Plus de 2500 cas confirmés, deux fois plus de cas suspects que la semaine passée, la pandémie de grippe A (H1N1) est bien là. «Pas un tsunami», a tempéré Virginie Masserey, responsable de la section de vaccination de l’Office fédéral de la santé publique (OFSP) lors d’une conférence de presse, ni un motif de paniquer. Mais le moment de prendre au sérieux les consignes d’hygiène et de prévention.

Parmi ces dernières, la vaccination se met en place dans les cantons. Avec plus ou moins de bonheur: elle a commencé pour le personnel médical, les femmes enceintes et les enfants à Soleure, cette semaine dans de nombreux autres cantons, dont Fribourg, Neuchâtel, Genève et Vaud.

Mais pour le moment, seules les personnes appartenant à un groupe à risque (outre les femmes enceintes et les enfants, les personnes souffrant d’une maladie chronique ou d’immunosuppression) peuvent avoir accès au vaccin. A condition d’avoir moins de 65 ans: au-delà, les chances d’avoir développé une défense immunitaire contre le virus sont plus grandes. Les personnes concernées sont donc dans une situation paradoxale: elles constituent un groupe à risque – en cas d’infection, elles sont plus susceptibles de développer des complications. Mais, statistiquement moins menacées, elles devront attendre le moment où il y aura assez de vaccins pour tous.

Bientôt assez pour tous

Cela ne devrait pas tarder, même si les prévisions des cantons varient – dès la semaine prochaine estime le médecin cantonal adjoint de Fribourg Thomas Plattner, sans doute la suivante à Genève, dès le 23 novembre au plus tard dans le canton de Vaud selon le médecin cantonal adjoint Eric Masserey, dès le 3 décembre à Neuchâtel.

Sur trois vaccins, à ce stade, seuls deux ont été autorisés par Swissmedic. Le troisième, le Celtura de Novartis, devrait obtenir un feu vert très prochainement, assure Jean-Louis Zurcher, porte-parole de l’OFSP.

En attendant, seuls sont disponibles le Focetria de Novartis, qui est prescrit aux femmes enceintes et aux enfants. Et le Pandemrix de GlaxoSmithKline, utilisé pour le personnel soignant et les autres groupes à risque. Vaccin qui, pour le moment, c’est un autre problème, n’est disponible qu’en gros: paquets de 500 doses à terminer en mélangeant, au moment de l’injection, produit actif et adjuvant.

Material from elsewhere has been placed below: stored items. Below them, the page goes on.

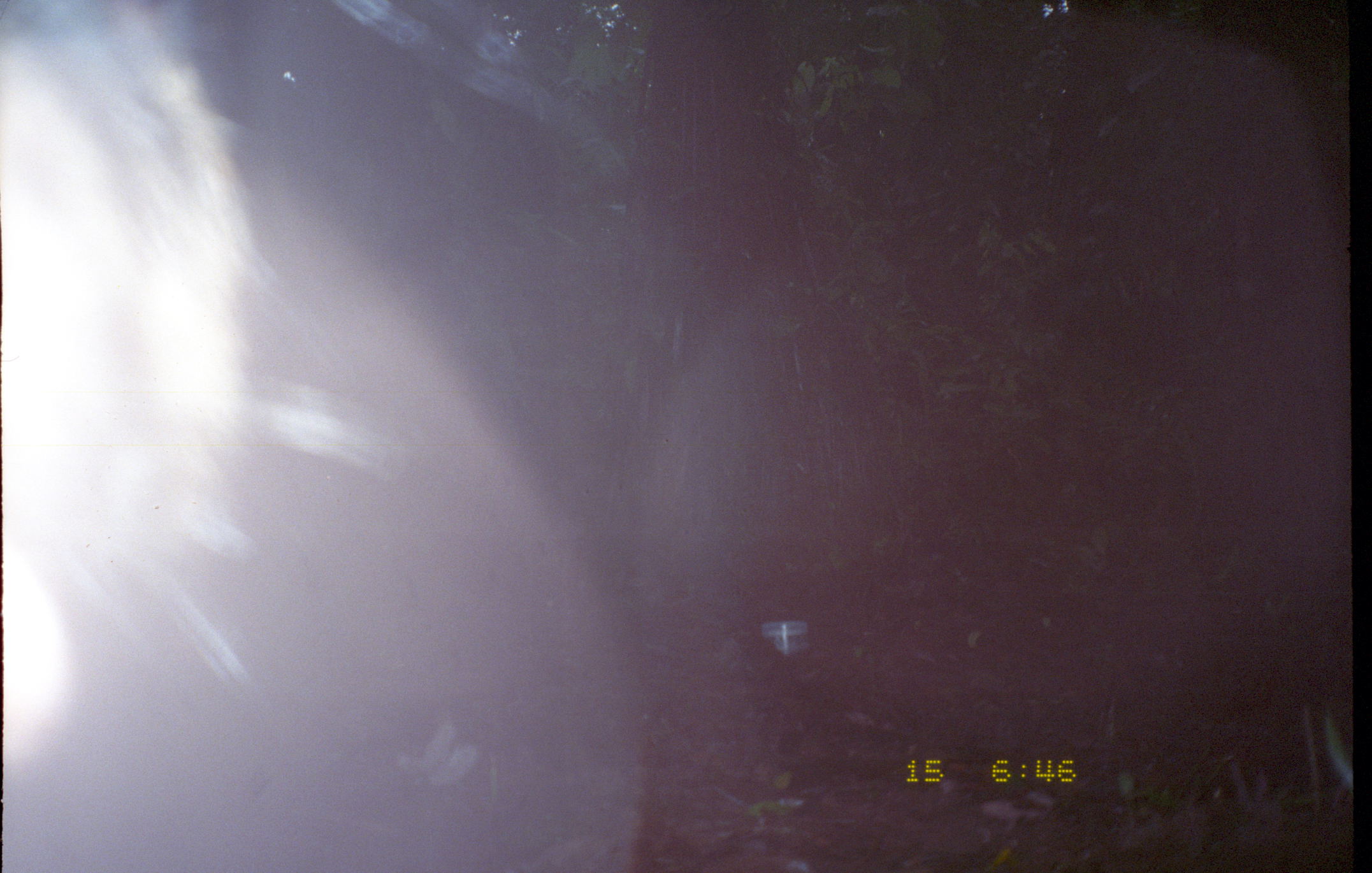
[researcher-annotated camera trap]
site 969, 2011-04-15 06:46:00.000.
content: unidentified animal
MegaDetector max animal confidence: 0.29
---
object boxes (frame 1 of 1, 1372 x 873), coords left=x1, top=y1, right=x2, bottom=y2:
unknown: left=0, top=0, right=397, bottom=791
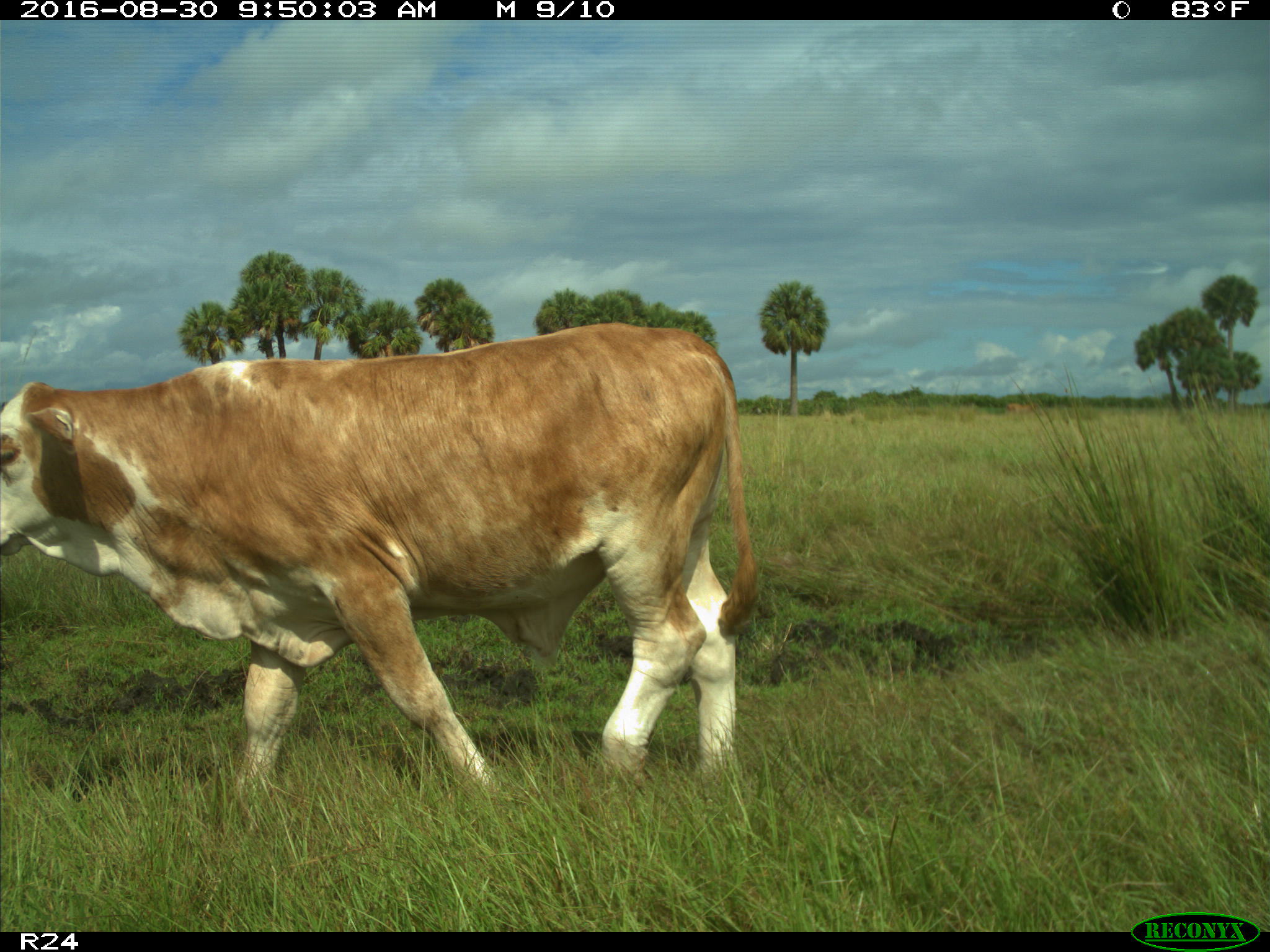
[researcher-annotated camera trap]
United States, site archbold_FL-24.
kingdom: Animalia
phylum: Chordata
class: Mammalia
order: Artiodactyla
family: Bovidae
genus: Bos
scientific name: Bos taurus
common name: domestic cow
Bos taurus (domestic cow).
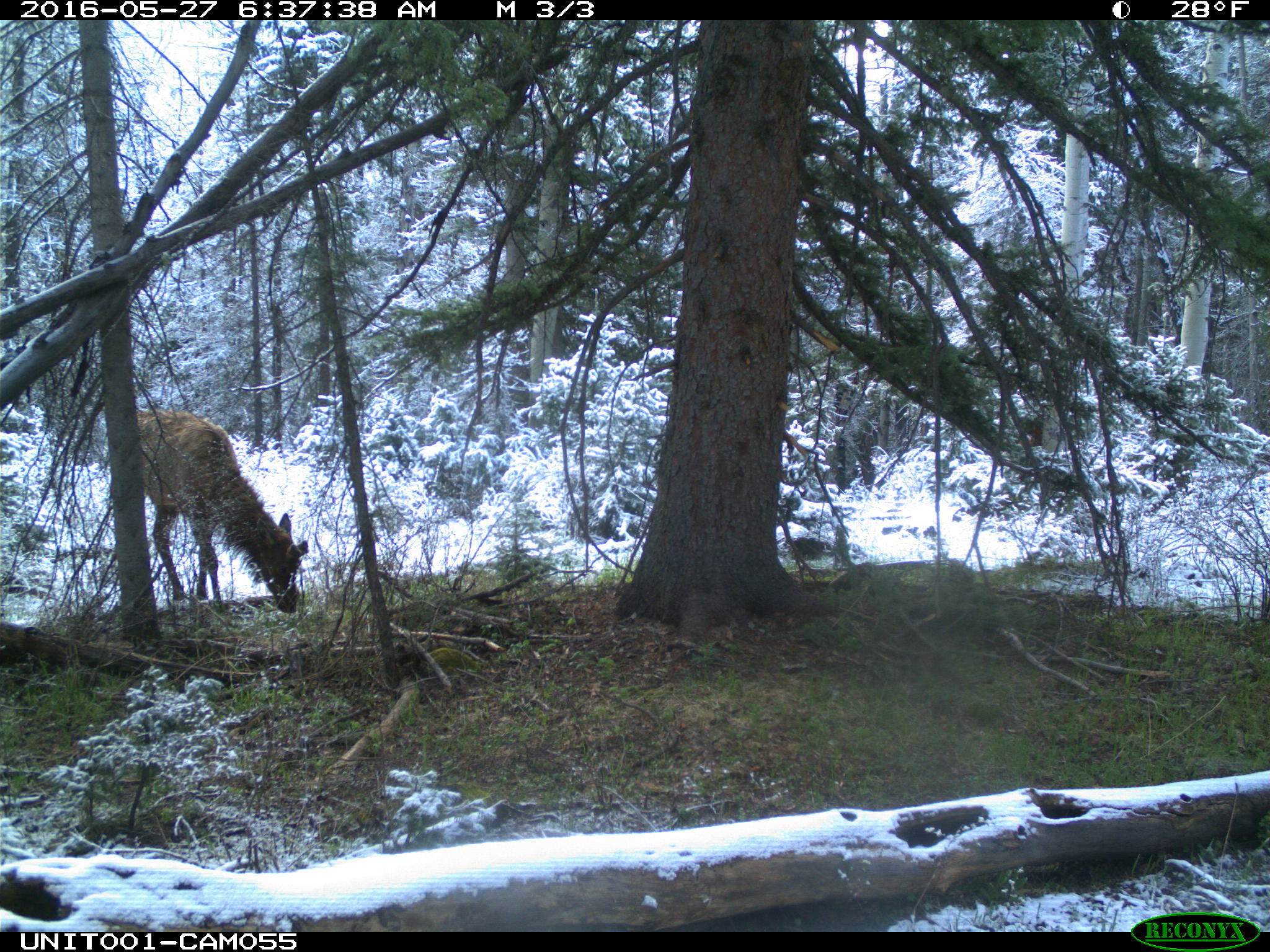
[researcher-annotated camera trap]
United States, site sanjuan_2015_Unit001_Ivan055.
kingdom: Animalia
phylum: Chordata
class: Mammalia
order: Artiodactyla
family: Cervidae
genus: Cervus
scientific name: Cervus elaphus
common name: red deer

Pas vraiment adapté aux cabinets de ville, donc. Si Fribourg a choisi l’option consistant à mandater un pharmacien pour préparer des doses individuelles à l’intention des médecins de ville, Genève et Vaud comptent sur une livraison de telles doses dès aujourd’hui.

En attendant, relève Philippe Sudre, médecin cantonal délégué aux maladies transmissibles à Genève, les médecins de ville sont dans la situation paradoxale de ne pas même pouvoir se vacciner eux-mêmes. Et de devoir envoyer leurs patients, certificat médical justifiant de leur inscription dans un groupe à risque en main, dans un centre médical. Mais tout devrait normalement rentrer dans l’ordre dès lundi.

Communication multiple

A ce stade, cette situation un peu confuse ne semble pas avoir suscité d’inquiétudes particulières dans la population, mais une solide grogne chez les praticiens et, côté spécialistes, le sentiment qu’il y aura du pain sur la planche au moment de procéder à un débriefing de l’exercice.

Une chose semble sûre: la multiplication des instances qui communiquent en ordre dispersé ne simplifie rien. Swissmedic, pour prendre un exemple, n’a pas homologué le Pandemrix au-delà de 60 ans – faute d’études spécifiques pour cette classe d’âge. Mais l’OFSP recommande aux médecins de l’utiliser quand même lorsque les personnes concernées sont à risque. Une recommandation qui, estime Thomas Plattner, devrait dégager la responsabilité des praticiens en cas d’accroc. Mais la contradiction ne contribue pas à clarifier le débat pour le commun des mortels.

L’OMS, de son côté, est intervenue hier également pour recommander un usage rapide du Tamiflu – l’antiviral n’est guère efficace qu’administré tôt dans la maladie. Une contradiction apparente avec les recommandations de l’OFSP qui incite, hors groupe à risque, à observer ses symptômes avant de consulter un médecin? Non, répond Philippe Sudre: l’OMS s’adresse avant tout à des pays où l’accès au médecin ou à l’hôpital est beaucoup plus tardif et difficile qu’en Suisse. Ici, les directives n’ont pas de raison d’être revues.